Ed Davey is a total ignoramus when it comes to science or engineering (presumably the civil servants at DECC love it when they have someone in charge who doesn't know what is going on - they must have been jumping for joy when Miliband was in charge and then the criminal Huhne and now Davey). Why would the RS entertain such an idiot who is sleep-warming our electricity system into ruin?

Feb 12, 2013 at 9:36 AM | Registered CommenterPhillip Bratby

We all know how expert those at the Royal Society are. Lord Kelvin, President of the Royal Society, 1895, @Heavier than air flying machines are impossible!" Nuff said me thinks! Perhaps the rot had set in all that way back?

Feb 12, 2013 at 9:44 AM | Unregistered CommenterAlan the Brit

Is there no conceivable phenomenon which could refute climate "science"? It certainly has seemed like that for a while. Unlike Mr Davey I do not see that as a strength but as a lack of explanatory content.

================================

**EXERCISES:**
A. Answer each question from the comments on Ed Davey and the Royal Society.
(i) Which two people does the first comment say were in charge before Davey?
(ii) Whom does the second comment quote, and what title and year does it give him?
B. Write a continuation of the comments on Ed Davey and the Royal Society, starting after their final sentence.
The material that comes after this text has no connection to it.

**DATA SEGMENT:**
================================

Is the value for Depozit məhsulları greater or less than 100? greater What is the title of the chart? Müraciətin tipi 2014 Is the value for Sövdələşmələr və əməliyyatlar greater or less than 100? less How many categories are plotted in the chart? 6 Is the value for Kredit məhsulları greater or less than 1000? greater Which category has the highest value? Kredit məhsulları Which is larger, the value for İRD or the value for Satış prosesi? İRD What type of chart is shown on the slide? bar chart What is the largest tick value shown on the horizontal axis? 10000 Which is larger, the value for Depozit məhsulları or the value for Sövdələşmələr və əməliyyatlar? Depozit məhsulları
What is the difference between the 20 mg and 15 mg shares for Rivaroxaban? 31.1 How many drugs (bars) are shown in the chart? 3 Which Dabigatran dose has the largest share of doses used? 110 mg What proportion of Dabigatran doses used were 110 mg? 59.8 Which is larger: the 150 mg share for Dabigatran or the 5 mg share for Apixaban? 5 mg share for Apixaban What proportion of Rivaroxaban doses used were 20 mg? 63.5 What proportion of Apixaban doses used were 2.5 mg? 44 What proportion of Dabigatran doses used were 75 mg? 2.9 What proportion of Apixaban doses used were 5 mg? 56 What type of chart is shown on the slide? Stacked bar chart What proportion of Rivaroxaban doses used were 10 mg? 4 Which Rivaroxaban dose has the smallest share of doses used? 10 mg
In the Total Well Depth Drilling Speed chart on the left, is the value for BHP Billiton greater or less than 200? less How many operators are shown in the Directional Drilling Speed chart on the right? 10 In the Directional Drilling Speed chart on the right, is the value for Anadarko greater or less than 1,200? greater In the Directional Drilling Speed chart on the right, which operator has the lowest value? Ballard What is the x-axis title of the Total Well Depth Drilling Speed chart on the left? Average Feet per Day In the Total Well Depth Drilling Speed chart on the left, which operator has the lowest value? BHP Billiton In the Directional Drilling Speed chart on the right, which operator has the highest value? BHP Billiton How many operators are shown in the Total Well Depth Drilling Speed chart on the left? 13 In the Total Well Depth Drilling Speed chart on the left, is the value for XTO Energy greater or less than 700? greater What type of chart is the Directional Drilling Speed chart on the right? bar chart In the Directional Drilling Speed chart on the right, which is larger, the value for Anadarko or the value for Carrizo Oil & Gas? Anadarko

================================

**RESPONSES FOR EACH TASK:**
A.
(i) Miliband and Huhne
(ii) Lord Kelvin, President of the Royal Society, 1895

B.
Feb 12, 2013 at 9:46 AM | Unregistered CommenterNicholas Hallam

As our energy production becomes unsustainable we have at least 3 people who are responsible:

Chris Huhne, Ed Davey and Ed Miliband

In the next few years as the cost of our energy rockets, we should place the blame firmly on their shoulders.

Feb 12, 2013 at 9:47 AM | Unregistered CommenterConfusedPhoton

Davey stood on the burning DECC
Whence all but he had fled;
The flame that lit the battle's wreck
Shone round him o'er the dead.

Yet beautiful and bright he stood,
As born to rule the storm;
A creature of heroic blood,
A proud, though child-like form.

The windmills–he would not go
Without the Hedegaard word;
That EU father, faint in death below,
His voice no longer heard.

He called aloud–'say, EU, say
If yet my task is done?'
He knew not that the carbon traders lay
Unconscious of their son.

Feb 12, 2013 at 10:07 AM | Unregistered CommenterAlecM

What else would you expected from a guy with a PPE degree from Oxford and no work experience.

- A lot of politics and no understanding of science or life.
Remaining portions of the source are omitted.